Altered Expectations
When the health care law was enacted, President Barack Obama assured US residents they could keep existing coverage.
“Let me be exactly clear about what health care reform means to you,” the President said at an event in 2009, prior to the law’s passage. “First of all, if you’ve got health insurance, you like your doctors, you like your plan, you can keep your doctor, you can keep your plan. Nobody is talking about taking that away from you.”
A month later, he clarified in comments reported by ABC News. “When I say ‘If you have your plan and you like it … or you have a doctor and you like your doctor, that you don’t have to change plans,’ … what I’m saying is the government is not going to make you change plans under health reform.”
However, all plans must cover the essential benefits, even when patients would never use certain aspects (i.e. maternity care for seniors, single male adults, or women who have had hysterectomies). Policies that do not cover each of the 10 essentials will be in violation of PPACA.
As a result, many individuals, who have been receiving health insurance cancellations are finding themselves without the coverage they preferred and placed into a system where they will be forced to pay more money for health insurance.

Los Angeles TV editor Jeff Learned summed up his feelings in comments to Kaiser: “I don’t feel like I need to change, but I have to.”
Kris Malean, a 56-year-old Seattle woman, said she paid $390 a month with a $2,500 deductible and a $10,000 cap on out-of-pocket expenses, which covered doctor visits, drug costs or hospital care.
As a result of policy changes, Malean, who is not eligible for subsidies, will pay $79 more per month for a $5,000 deductible with a new cap of $6,250 in potential out-of-pocket expenses. “My impression was …there would be a lot more choice, driving some of the rates down,” Malean said.
Patrick Johnson, CEO of the California Association of Health Plans, acknowledged that the numbers are “inescapable … no matter what people in Washington say.”
Critics’ Ammunition

What is particularly eye-opening about the new report from Kaiser is that the foundation has been a champion of the law through much of the legislation’s turbulent history.
In fact, the organization offers the only (working) subsidy calculator so Americans can check out what (if any) help they can expect to receive with rising premiums.
Coupled with the fact that President Obama himself has expressed frustration and disappointment with the performance of the HealthCare.gov website, critics — many of whom are Republicans, but not all — are finding a plethora of ammunition to mount new attacks.
Liberal commentator Ezra Klein of the Washington Post had this to say: “So far, the Affordable Care Act’s launch has been a failure. … Not ‘troubled.’ Not ‘glitchy.’ A failure. But ‘so far’ only encompasses 14 days. The hard question is whether the launch will still be floundering on day 30, and on day 45.”
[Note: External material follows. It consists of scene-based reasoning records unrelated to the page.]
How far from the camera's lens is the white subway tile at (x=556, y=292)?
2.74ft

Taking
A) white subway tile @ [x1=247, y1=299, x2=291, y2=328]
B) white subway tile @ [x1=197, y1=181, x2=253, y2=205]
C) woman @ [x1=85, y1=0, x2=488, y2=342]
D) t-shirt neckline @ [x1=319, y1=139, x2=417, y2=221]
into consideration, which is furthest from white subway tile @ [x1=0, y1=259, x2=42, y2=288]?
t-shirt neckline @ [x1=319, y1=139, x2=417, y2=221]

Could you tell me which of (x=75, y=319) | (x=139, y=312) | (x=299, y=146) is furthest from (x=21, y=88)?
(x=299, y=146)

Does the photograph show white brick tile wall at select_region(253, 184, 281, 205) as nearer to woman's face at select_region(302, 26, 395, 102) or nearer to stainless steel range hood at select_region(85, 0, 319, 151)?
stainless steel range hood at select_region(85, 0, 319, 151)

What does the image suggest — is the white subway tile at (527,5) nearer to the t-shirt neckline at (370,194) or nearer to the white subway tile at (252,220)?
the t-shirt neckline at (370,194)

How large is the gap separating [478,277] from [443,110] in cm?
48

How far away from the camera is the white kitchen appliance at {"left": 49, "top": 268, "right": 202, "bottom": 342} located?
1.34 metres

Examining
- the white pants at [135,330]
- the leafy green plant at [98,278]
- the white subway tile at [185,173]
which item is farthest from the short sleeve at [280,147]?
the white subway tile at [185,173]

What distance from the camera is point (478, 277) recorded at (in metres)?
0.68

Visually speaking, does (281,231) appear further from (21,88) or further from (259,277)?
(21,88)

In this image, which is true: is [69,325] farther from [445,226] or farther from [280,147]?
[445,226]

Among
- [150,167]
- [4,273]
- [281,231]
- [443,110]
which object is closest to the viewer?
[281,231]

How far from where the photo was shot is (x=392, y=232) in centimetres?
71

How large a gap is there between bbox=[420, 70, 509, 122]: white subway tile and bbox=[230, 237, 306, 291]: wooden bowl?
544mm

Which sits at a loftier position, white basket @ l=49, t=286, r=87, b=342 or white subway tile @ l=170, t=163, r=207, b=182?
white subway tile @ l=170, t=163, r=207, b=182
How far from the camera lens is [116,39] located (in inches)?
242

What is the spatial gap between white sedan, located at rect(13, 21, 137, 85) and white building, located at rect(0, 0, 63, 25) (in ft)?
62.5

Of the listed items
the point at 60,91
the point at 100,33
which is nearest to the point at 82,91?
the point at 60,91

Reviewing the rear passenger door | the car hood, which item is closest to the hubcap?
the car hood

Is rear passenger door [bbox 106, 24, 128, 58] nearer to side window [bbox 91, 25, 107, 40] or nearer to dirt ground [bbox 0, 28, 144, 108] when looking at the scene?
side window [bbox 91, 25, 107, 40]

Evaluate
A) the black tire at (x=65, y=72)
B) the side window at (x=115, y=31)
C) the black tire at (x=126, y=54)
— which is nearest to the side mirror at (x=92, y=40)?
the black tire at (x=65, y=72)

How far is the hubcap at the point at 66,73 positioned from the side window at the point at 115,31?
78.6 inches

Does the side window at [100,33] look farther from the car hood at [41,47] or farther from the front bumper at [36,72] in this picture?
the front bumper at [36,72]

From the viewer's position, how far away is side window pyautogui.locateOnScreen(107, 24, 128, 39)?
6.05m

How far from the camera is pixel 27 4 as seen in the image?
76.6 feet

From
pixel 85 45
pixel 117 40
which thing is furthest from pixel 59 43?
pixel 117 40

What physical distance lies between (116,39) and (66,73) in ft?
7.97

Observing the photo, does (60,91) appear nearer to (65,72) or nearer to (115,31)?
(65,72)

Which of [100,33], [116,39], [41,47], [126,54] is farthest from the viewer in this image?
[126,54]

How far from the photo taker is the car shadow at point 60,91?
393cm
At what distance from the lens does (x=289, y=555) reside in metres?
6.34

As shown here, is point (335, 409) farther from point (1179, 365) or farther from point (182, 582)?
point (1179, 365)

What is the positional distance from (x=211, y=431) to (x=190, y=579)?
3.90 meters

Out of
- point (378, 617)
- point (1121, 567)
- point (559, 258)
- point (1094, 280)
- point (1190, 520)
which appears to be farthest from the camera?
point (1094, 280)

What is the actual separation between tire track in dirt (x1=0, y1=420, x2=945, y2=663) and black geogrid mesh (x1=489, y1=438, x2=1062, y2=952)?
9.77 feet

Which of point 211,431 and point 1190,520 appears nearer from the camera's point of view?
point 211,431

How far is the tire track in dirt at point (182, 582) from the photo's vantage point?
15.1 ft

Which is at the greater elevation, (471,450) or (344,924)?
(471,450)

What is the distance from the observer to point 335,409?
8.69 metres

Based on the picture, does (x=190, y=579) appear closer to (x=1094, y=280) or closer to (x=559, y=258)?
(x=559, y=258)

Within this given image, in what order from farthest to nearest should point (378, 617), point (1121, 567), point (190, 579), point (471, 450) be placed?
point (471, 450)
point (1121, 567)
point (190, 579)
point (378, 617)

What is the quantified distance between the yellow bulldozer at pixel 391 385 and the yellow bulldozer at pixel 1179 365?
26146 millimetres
Klein acknowledged that “a lot of liberals will be angry over this post,” and that “a lot of conservatives will be happy about it.”
“But it’s important to see the Affordable Care Act as something more than a pawn in the political wars: It’s a real law that real people are desperately, nervously, urgently trying to access. And so far, the Obama administration has failed them.”
Klein continued: “The Obama administration’s top job isn’t beating the Republicans … It’s running the government well. On this — the most important initiative they’ve launched — they’ve run the government badly. They deserve all the criticism they’re getting and more.”
Klein and other critics were also unimpressed by the lack of details offered in President Obama’s speech addressing the website issues on Monday. While the President said he was “madder than anyone” over the hiccups and promised that the top IT talent in the nation were working to correct the problem, he did not provide a completion date, nor did he specify what the problem(s) were, as many expected him to do.